Seit der Zerstörung des ersten Tempels -586 durch die Babylonier waren die Juden in vieler Herren Länder (Babylon; Ägypten, Griechenland…) zerstreut. Diejenigen, die ihre jüdische Identität nicht verlieren wollten, waren geistig nach Jerusalem orientiert. Dorthin schickten sie auch regelmäßige Abgaben für den Tempel, die Tempelsteuer. So wurde ihre Treue gegenüber dem Land, das sie gerade bewohnten und gegenüber der dort herrschenden Regierung, der sie dienen sollten, immer in Zweifel gezogen und misstrauisch beäugt. Die in aller Welt zerstreuten Juden wurden zwar durch ihren gemeinsamen Glauben an ihren Gott miteinander verbunden, gleichzeitig erregten sie durch die Einhaltung der mosaischen Gesetze und vor allem durch den Glauben an ihre Auserwähltheit bei ihren Nachbarn Unbehagen.
> Auserwähltheit für die einen bedeutet auch immer Abwertung der anderen. Wer sich selbst für auserwählt hält, neigt dazu, die „anderen“ mit Geringschätzung zu betrachten und sie schließlich auch so zu behandeln.
Die Juden durften gemäß ihren religiösen Gesetzen nicht mit den Andersgläubigen Tisch- und Ehe teilen. Sie beteiligten sich auch nicht an deren Kulthandlungen. Sie sonderten sich ab und hielten sich an besondere Reinheits- und Speisevorschriften. Auch durch ihre Beschneidung und durch die Einhaltung des Sabbats wollten sie sich überall als Israeliten von den „Anderen“ abgrenzen. Das war für die „Anderen“ Anlass die Juden ihrerseits für arrogant zu halten und ihrerseits Gesetze gegen sie zu erlassen, wo immer sie die Macht dazu hatten.
„Untersagt war ferner bereits nach mosaischem Recht die Eingehung einer Ehe mit den kanaanitischen Völkern; später wurde dann dieses Eheverbot auf alle fremden Völker erstreckt und die Eingehung jeder Mischehe verboten“.

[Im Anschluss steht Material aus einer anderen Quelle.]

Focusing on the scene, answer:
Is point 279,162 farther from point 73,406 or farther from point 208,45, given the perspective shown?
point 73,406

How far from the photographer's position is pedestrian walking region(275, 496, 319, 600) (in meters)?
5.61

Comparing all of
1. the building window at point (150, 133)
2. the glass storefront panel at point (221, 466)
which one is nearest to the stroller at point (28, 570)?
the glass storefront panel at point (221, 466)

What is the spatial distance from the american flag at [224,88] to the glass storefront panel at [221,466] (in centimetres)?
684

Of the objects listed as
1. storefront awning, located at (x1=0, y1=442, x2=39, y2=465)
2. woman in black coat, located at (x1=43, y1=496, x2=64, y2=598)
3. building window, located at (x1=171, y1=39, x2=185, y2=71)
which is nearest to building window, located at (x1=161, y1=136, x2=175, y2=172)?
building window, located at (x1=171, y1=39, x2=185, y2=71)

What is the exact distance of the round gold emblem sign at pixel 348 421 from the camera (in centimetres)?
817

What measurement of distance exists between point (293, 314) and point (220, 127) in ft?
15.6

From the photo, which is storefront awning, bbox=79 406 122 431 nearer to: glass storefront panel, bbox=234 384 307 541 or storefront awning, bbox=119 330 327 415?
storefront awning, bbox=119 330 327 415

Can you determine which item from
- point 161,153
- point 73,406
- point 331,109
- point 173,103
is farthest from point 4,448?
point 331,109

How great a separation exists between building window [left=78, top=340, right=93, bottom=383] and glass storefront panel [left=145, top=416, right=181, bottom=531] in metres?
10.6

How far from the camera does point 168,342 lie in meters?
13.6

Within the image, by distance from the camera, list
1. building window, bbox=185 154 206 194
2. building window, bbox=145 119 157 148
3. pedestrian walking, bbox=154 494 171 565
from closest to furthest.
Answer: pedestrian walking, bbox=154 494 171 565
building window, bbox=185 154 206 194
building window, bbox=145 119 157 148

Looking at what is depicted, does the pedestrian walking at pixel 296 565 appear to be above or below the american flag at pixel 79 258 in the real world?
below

Lexikon jüdisches Recht 1980
Die Juden wurden immer wieder aus den Ländern vertrieben, in denen sie sich niedergelassen hatten. Wer sich aus Reinheitsgründen absondert, wird in den Dreck gezogen und vertrieben. So funktioniert das Leben. Die ganzen Judengesetze des europäischen Mittelalters tendierten in diese Richtung. Schon der römische Geschichtsschreiber Tacitus, 55-115, schreibt: Die Juden seien „den Göttern verhasst und den übrigen Religionen entgegengesetzt“. Er wirft ihnen Verachtung der Götter und des Vaterlandes vor.
„Sie halten zusammen und betrachten den Rest der Welt mit Feindschaft“.
Ihre Religion und ihr Auserwähltheitswahn machten sie unverträglich für andere. Zu ersten Judenverfolgungen kam es unter dem hellenistischen König Antiochus IV., der die Einheit des Glaubens unter der griechischen Götterwelt erzwingen wollte. Er ließ im Tempel in Jerusalem ein Schwein opfern (Schweine sind für die Juden unreine Tiere) und untersagte alle jüdischen Kulthandlungen. Damit löste er -167 den Aufstand der Makkabäer aus.